Ayrıca küçük stapes kemiği, orta kulağı iç kulağa bağlayan oval bir pencereye bağlanır. Yine orta kulağa açılan östaki borusu, orta kulak içindeki hava ile kulak dışındaki hava arasındaki basıncı dengeler.
Son olarak ses dalgaları, iç kulağa ve devamında salyangoz şeklini andıran bir organ olan kokleaya girer. Bu salyangoz, oval pencereden gelen titreşimlere tepki olarak hareket eden bir sıvı ile doludur ve sıvı faaliyet gösterdikçe, yaklaşık 25.000 sinir ucu harekete geçer.
Ayrıca sinir uçları, kulağa gelen titreşimleri de beyne giden elektriksel uyarılara dönüştürür. Beyin de bu sinyalleri yorumlar ve duyma süreci bu şekilde gerçekleşmiş olur.
Bizim üzerinde duracağımız kısım ise dış kulak.
Kulağın kıvrımlı olan kısmı, kulak kepçesi ya da kulak kepçesi adı verilen dış kulaktır. Bu yapı son derece esnektir ve katlanabilir deri ve kıkırdaktan oluşur. Kulak kepçesinin de kendi içinde tragus, sarmal ve lobül, koni olmak üzere farklı kısımları bulunur. Yine dış kulak, kulak kepçesinden içe doğru, kulak kanalına ve kulak zarının dış tabakasına kadar devam eder.

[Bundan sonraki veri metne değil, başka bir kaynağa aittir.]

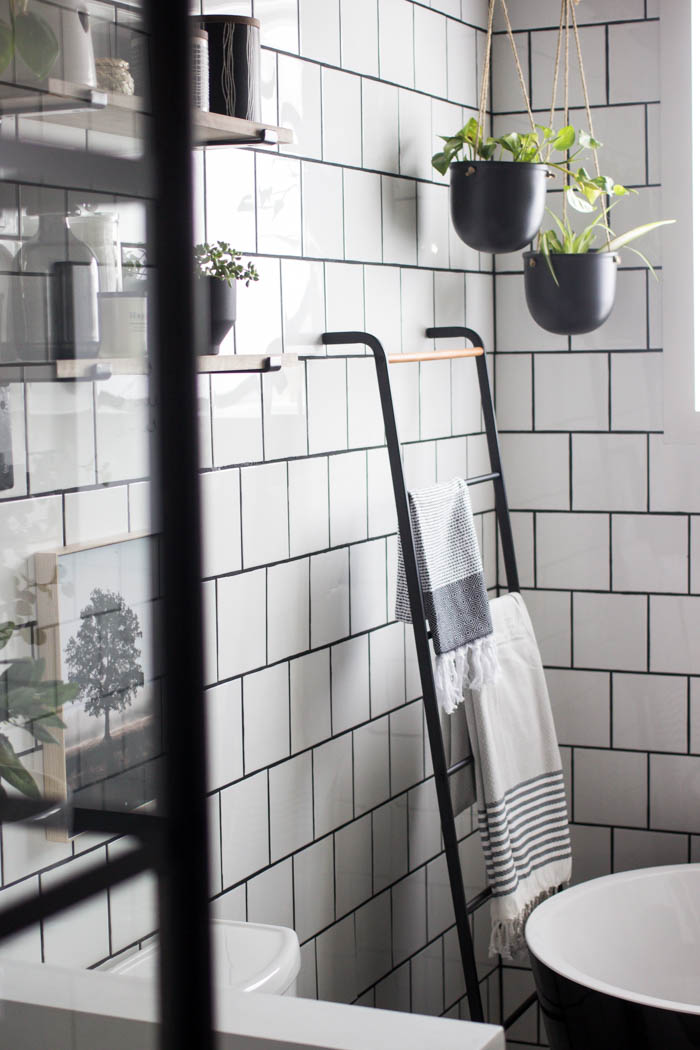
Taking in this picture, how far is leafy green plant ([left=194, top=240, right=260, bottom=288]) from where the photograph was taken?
4.92 ft

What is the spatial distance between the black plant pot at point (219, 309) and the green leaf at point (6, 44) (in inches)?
48.4

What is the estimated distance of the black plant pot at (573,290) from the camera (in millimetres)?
2332

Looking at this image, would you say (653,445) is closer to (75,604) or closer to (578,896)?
(578,896)

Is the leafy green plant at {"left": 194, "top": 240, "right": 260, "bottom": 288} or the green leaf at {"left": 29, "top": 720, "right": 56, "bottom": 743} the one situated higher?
the leafy green plant at {"left": 194, "top": 240, "right": 260, "bottom": 288}

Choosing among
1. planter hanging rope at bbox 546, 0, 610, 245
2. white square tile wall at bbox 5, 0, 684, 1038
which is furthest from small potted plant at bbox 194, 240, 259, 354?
planter hanging rope at bbox 546, 0, 610, 245

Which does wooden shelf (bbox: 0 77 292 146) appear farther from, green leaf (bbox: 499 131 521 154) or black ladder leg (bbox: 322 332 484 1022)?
green leaf (bbox: 499 131 521 154)

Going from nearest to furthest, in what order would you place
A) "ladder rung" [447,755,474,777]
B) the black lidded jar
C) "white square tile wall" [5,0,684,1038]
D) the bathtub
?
1. the black lidded jar
2. "white square tile wall" [5,0,684,1038]
3. the bathtub
4. "ladder rung" [447,755,474,777]

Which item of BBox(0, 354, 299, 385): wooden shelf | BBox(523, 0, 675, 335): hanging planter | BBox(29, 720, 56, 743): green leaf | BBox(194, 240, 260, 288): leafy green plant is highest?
BBox(523, 0, 675, 335): hanging planter

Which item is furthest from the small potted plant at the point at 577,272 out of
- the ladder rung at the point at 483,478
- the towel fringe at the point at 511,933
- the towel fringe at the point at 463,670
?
the towel fringe at the point at 511,933

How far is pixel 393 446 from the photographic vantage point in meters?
1.91

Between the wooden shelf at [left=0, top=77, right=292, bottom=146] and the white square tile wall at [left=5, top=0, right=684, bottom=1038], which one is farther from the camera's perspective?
the white square tile wall at [left=5, top=0, right=684, bottom=1038]

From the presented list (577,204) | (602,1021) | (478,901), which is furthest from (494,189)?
(602,1021)

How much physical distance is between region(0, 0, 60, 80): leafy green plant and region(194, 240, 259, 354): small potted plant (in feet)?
4.00

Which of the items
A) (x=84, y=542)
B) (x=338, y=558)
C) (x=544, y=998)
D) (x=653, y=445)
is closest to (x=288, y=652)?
(x=338, y=558)
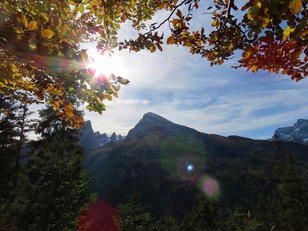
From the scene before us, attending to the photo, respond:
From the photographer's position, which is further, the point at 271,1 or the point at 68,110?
the point at 68,110

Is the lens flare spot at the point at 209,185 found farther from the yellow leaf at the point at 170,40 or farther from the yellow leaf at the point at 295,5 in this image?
the yellow leaf at the point at 295,5

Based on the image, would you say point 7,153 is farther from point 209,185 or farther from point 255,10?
point 209,185

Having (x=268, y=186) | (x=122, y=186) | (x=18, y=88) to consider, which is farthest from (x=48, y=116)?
(x=268, y=186)

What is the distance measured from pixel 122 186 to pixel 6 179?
12081 cm

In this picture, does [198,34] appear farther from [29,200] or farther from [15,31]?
[29,200]

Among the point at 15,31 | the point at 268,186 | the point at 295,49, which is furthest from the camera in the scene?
the point at 268,186

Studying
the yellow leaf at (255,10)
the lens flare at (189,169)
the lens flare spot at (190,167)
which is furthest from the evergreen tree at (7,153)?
the lens flare spot at (190,167)

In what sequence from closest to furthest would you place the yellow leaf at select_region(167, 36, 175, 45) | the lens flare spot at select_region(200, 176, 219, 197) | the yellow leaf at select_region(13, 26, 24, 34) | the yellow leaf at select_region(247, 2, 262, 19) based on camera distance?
the yellow leaf at select_region(247, 2, 262, 19) → the yellow leaf at select_region(13, 26, 24, 34) → the yellow leaf at select_region(167, 36, 175, 45) → the lens flare spot at select_region(200, 176, 219, 197)

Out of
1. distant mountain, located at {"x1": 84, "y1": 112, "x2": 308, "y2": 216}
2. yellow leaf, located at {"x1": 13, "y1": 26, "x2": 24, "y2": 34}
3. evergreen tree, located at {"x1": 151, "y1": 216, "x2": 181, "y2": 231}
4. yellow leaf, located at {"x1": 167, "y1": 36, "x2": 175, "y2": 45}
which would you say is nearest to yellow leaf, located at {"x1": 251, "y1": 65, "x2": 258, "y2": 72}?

Söz konusu ses dalgalarını algılamak olduğunda ise kulak kepçesi; ses dalgalarını toplayan, yükselten ve kulak kanalına yönlendiren bir işleve sahiptir. Ayrıca dış kulağın farklı bir bölümü olsa da kulak kanalı olarak isimlendirilen dış işitsel kanal da ses dalgalarını belli bir miktarda daha da yükseltir.
Kulak kepçesinin bu kırışık ve kıvrımlı yapısı, rastgele değildir.
Kulağın kırışık ve kıvrımlı oluşu, aslında bizim duyabileceğimiz en yaygın seslerin perdesini yükseltir. Yani bu yapı kulağımıza ulaşan diğer tüm gereksiz sesleri azaltırken, duymaya ihtiyacımız olanları da sağlıklı bir biçimde işitebilmemizi sağlar.
Bunun yanı sıra ses dalgalarının kulak kepçesi ile etkileşim şekli, gelen ses kaynağının mesafesi, yönü ve yüksekliği hakkında gerekli olan ipuçlarını beynimize iletir.
Peki kulaklarımız çok daha büyük olsaydı, neler olurdu? Sesleri daha iyi duyabilir miydik?
Örneğin fillerin kulakları bize oranla katbekat daha büyüktür ancak bu büyüklüğün, işitmeyle pek de ilgisi yoktur. Bu hayvanlar serinlemek amacıyla kulaklarını yelpazeler ve kulaklarının geniş yüzey alanı, ısıdan kaçınmalarına olanak sağlar.
Yani büyük kulakların işitme konusunda artı sağladığı, oldukça yanlış bir düşünce olacaktır. Özetle bir hayli karmaşık bir yapıya sahip olan kulaklarımız bu kırışık ve kıvrımlı yapısıyla, sesi en net şekilde algılamamıza olanak tanır.